Yep, that’s how nozzles work.
Pressure is a function of force per amount of surface area. Reduce the surface area, and increase the pressure per surface area.
Same with rivers. The rapid areas are narrower.
Pressure does not increase, its velocity does
As mentioned above, by reducing the diameter of the holes the water comes out of, it increases the speed it exits.
Think of those twistable caps on a spray bottle. As you turn it clockwise, the opening narrows and the liquid emits from a fine mist to a laser-like stream, as you turn it.
Hmm, I wonder if it’s worth $35.00 to try it out.
My apt. building has low flow water. I recently spent $43 for a hand held shower head because standing under my old shower head was like standing in a light rain.

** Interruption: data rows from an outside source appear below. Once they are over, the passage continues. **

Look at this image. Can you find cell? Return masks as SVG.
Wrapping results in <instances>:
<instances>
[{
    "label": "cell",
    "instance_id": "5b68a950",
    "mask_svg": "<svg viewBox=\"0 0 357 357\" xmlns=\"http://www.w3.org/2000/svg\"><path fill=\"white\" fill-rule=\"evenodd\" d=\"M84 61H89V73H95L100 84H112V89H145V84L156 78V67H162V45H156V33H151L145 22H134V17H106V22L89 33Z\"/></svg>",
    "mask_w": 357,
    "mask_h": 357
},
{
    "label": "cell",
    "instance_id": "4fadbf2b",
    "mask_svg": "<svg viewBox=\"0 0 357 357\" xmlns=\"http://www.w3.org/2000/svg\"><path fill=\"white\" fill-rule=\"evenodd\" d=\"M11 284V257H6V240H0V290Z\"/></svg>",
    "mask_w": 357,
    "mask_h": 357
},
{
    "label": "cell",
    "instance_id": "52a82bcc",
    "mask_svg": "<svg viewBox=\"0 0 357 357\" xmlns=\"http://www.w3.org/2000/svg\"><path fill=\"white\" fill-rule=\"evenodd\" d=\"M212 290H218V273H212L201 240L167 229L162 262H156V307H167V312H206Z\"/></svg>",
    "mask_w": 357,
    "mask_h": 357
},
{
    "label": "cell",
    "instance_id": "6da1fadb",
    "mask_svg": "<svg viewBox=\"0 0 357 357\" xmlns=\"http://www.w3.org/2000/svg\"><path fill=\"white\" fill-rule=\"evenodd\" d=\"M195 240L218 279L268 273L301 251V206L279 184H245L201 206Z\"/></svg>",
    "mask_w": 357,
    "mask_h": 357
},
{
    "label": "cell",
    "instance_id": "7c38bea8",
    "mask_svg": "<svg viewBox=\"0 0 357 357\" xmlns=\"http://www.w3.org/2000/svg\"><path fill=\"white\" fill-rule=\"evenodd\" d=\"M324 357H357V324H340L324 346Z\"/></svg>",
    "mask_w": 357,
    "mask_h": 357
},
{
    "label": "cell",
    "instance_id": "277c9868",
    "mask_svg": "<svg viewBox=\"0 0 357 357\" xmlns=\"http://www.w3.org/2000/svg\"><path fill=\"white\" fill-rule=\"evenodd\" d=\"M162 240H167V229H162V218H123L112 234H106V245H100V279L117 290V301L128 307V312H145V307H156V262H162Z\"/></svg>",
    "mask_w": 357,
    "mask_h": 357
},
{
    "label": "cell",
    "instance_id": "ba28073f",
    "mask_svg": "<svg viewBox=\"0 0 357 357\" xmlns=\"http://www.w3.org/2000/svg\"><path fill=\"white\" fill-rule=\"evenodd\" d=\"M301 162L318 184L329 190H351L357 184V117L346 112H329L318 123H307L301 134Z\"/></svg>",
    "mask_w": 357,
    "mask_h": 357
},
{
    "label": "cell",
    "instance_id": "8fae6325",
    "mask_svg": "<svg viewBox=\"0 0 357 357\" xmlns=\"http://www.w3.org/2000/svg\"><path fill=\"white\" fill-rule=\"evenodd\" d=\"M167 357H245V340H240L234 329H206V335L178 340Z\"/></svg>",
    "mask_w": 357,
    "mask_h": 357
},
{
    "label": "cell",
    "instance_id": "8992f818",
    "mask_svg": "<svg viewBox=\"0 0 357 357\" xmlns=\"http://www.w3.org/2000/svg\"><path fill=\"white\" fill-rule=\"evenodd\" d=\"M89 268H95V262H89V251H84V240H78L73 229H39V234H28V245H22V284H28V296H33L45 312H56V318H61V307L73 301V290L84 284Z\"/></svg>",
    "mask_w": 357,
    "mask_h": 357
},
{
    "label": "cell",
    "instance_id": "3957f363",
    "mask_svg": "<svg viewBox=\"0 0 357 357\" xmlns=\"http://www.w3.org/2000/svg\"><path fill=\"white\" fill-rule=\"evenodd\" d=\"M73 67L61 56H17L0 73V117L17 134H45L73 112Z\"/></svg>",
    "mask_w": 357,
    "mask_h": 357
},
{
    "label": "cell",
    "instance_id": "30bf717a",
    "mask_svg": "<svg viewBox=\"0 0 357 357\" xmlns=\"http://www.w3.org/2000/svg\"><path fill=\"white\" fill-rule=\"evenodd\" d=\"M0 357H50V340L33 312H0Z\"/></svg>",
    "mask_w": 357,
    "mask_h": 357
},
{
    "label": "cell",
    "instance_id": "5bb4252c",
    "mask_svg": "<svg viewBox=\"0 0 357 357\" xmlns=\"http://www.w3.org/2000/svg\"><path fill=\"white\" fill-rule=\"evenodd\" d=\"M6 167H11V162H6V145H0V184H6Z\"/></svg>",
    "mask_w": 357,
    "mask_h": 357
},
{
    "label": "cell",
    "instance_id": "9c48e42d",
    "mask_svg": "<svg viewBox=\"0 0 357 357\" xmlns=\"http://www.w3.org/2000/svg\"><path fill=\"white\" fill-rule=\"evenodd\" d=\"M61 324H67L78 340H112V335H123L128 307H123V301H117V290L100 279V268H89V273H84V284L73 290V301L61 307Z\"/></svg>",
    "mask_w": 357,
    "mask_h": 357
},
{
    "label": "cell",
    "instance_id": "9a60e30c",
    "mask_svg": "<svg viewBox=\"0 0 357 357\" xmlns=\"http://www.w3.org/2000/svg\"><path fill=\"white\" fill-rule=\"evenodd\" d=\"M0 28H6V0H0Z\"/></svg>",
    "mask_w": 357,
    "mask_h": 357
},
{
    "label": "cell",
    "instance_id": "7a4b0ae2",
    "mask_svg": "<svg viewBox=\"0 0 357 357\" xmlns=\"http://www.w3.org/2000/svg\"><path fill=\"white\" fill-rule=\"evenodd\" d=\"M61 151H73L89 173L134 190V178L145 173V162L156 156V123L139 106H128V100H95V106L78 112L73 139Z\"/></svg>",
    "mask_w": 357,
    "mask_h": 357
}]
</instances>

The new one is much better. It was definitely worth it for me.
@Blackwater_Park Again, pressure means force per surface area, so pressure does increase when water pressure is focused.

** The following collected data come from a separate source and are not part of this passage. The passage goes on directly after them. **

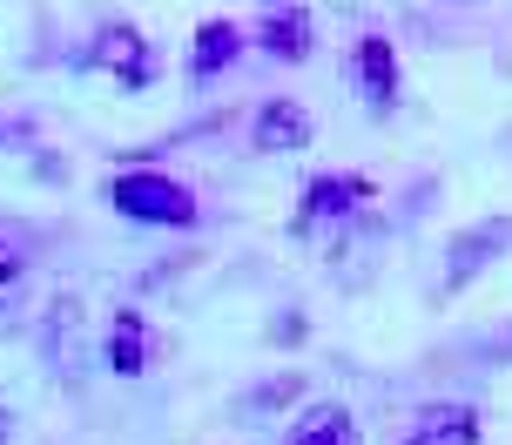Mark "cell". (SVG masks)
Returning a JSON list of instances; mask_svg holds the SVG:
<instances>
[{
	"label": "cell",
	"instance_id": "4",
	"mask_svg": "<svg viewBox=\"0 0 512 445\" xmlns=\"http://www.w3.org/2000/svg\"><path fill=\"white\" fill-rule=\"evenodd\" d=\"M88 68H115L128 88H142V81L155 75V54H149V41H142L135 27H102L95 48H88Z\"/></svg>",
	"mask_w": 512,
	"mask_h": 445
},
{
	"label": "cell",
	"instance_id": "14",
	"mask_svg": "<svg viewBox=\"0 0 512 445\" xmlns=\"http://www.w3.org/2000/svg\"><path fill=\"white\" fill-rule=\"evenodd\" d=\"M0 445H7V419H0Z\"/></svg>",
	"mask_w": 512,
	"mask_h": 445
},
{
	"label": "cell",
	"instance_id": "7",
	"mask_svg": "<svg viewBox=\"0 0 512 445\" xmlns=\"http://www.w3.org/2000/svg\"><path fill=\"white\" fill-rule=\"evenodd\" d=\"M358 81H364V95H371V108H391L398 102V48L391 41H378V34H364L358 41Z\"/></svg>",
	"mask_w": 512,
	"mask_h": 445
},
{
	"label": "cell",
	"instance_id": "8",
	"mask_svg": "<svg viewBox=\"0 0 512 445\" xmlns=\"http://www.w3.org/2000/svg\"><path fill=\"white\" fill-rule=\"evenodd\" d=\"M263 48L277 54V61H310V14L297 7V0L263 14Z\"/></svg>",
	"mask_w": 512,
	"mask_h": 445
},
{
	"label": "cell",
	"instance_id": "2",
	"mask_svg": "<svg viewBox=\"0 0 512 445\" xmlns=\"http://www.w3.org/2000/svg\"><path fill=\"white\" fill-rule=\"evenodd\" d=\"M371 203V183L364 176H317L297 203V236H331V230H351Z\"/></svg>",
	"mask_w": 512,
	"mask_h": 445
},
{
	"label": "cell",
	"instance_id": "12",
	"mask_svg": "<svg viewBox=\"0 0 512 445\" xmlns=\"http://www.w3.org/2000/svg\"><path fill=\"white\" fill-rule=\"evenodd\" d=\"M108 365L122 371V378H142V371H149V331H142L135 311L115 317V331H108Z\"/></svg>",
	"mask_w": 512,
	"mask_h": 445
},
{
	"label": "cell",
	"instance_id": "11",
	"mask_svg": "<svg viewBox=\"0 0 512 445\" xmlns=\"http://www.w3.org/2000/svg\"><path fill=\"white\" fill-rule=\"evenodd\" d=\"M290 445H358V425H351L344 405H310L290 432Z\"/></svg>",
	"mask_w": 512,
	"mask_h": 445
},
{
	"label": "cell",
	"instance_id": "9",
	"mask_svg": "<svg viewBox=\"0 0 512 445\" xmlns=\"http://www.w3.org/2000/svg\"><path fill=\"white\" fill-rule=\"evenodd\" d=\"M236 54H243V34H236L230 21H203L196 27V54H189V75L196 81H216L223 68H230Z\"/></svg>",
	"mask_w": 512,
	"mask_h": 445
},
{
	"label": "cell",
	"instance_id": "13",
	"mask_svg": "<svg viewBox=\"0 0 512 445\" xmlns=\"http://www.w3.org/2000/svg\"><path fill=\"white\" fill-rule=\"evenodd\" d=\"M472 351H479V358H499V365H506V358H512V324H506V331H486V338L472 344Z\"/></svg>",
	"mask_w": 512,
	"mask_h": 445
},
{
	"label": "cell",
	"instance_id": "6",
	"mask_svg": "<svg viewBox=\"0 0 512 445\" xmlns=\"http://www.w3.org/2000/svg\"><path fill=\"white\" fill-rule=\"evenodd\" d=\"M256 149L263 156H297V149H310V108L304 102H263L256 108Z\"/></svg>",
	"mask_w": 512,
	"mask_h": 445
},
{
	"label": "cell",
	"instance_id": "1",
	"mask_svg": "<svg viewBox=\"0 0 512 445\" xmlns=\"http://www.w3.org/2000/svg\"><path fill=\"white\" fill-rule=\"evenodd\" d=\"M108 203L128 223H162V230H189L196 223V196L176 176H162V169H128V176H115L108 183Z\"/></svg>",
	"mask_w": 512,
	"mask_h": 445
},
{
	"label": "cell",
	"instance_id": "5",
	"mask_svg": "<svg viewBox=\"0 0 512 445\" xmlns=\"http://www.w3.org/2000/svg\"><path fill=\"white\" fill-rule=\"evenodd\" d=\"M391 445H479V412L472 405H425Z\"/></svg>",
	"mask_w": 512,
	"mask_h": 445
},
{
	"label": "cell",
	"instance_id": "10",
	"mask_svg": "<svg viewBox=\"0 0 512 445\" xmlns=\"http://www.w3.org/2000/svg\"><path fill=\"white\" fill-rule=\"evenodd\" d=\"M27 263H34V230H27V223H14V216H0V304L21 290Z\"/></svg>",
	"mask_w": 512,
	"mask_h": 445
},
{
	"label": "cell",
	"instance_id": "3",
	"mask_svg": "<svg viewBox=\"0 0 512 445\" xmlns=\"http://www.w3.org/2000/svg\"><path fill=\"white\" fill-rule=\"evenodd\" d=\"M512 250V216H486V223H472V230H459L452 243H445V297L452 290H465L486 263H499Z\"/></svg>",
	"mask_w": 512,
	"mask_h": 445
}]
</instances>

Try adjusting a hose nozzle, and observe the water going from a moistening spray, to a shooting jet.
@Zaku @Blackwater_Park is correct. As area decreases, velocity increases but pressure decreases. Here’s a website that gives all the calculations For pressure AND velocity to increase would require something adding energy to the system…doing work on it. Typically, if the inside diameter of a pipe narrows down gradually, the velocity increases and the pressure decreases as it goes through the narrow part. Once the pipe widens out again, the exact opposite happens: the pressure increases and the velocity decreases. The situation is similar if an orifice is used (basically a partial blockage in the pipe.
The only way to increase pressure coming out of nozzle is if you use a venturi nozzle. In this design the piping narrows down, causing a lowering of pressure. The decreasing diameter then opens up immediately into a mixing chamber. In this chamber there is an inlet from another source that allows fluid to be “sucked” into the mixing chamber and carried through by the flow coming out of the nozzle. The resultant situation is that you have more material coming out of the venturi that you put in at the beginning, thus resulting in higher pressure at the outlet.
Fluid dynamics is rather unintuitive that way. Marketeers are definitely conflating velocity to pressure since that is what it feels like with these narrowed nozzle shower heads.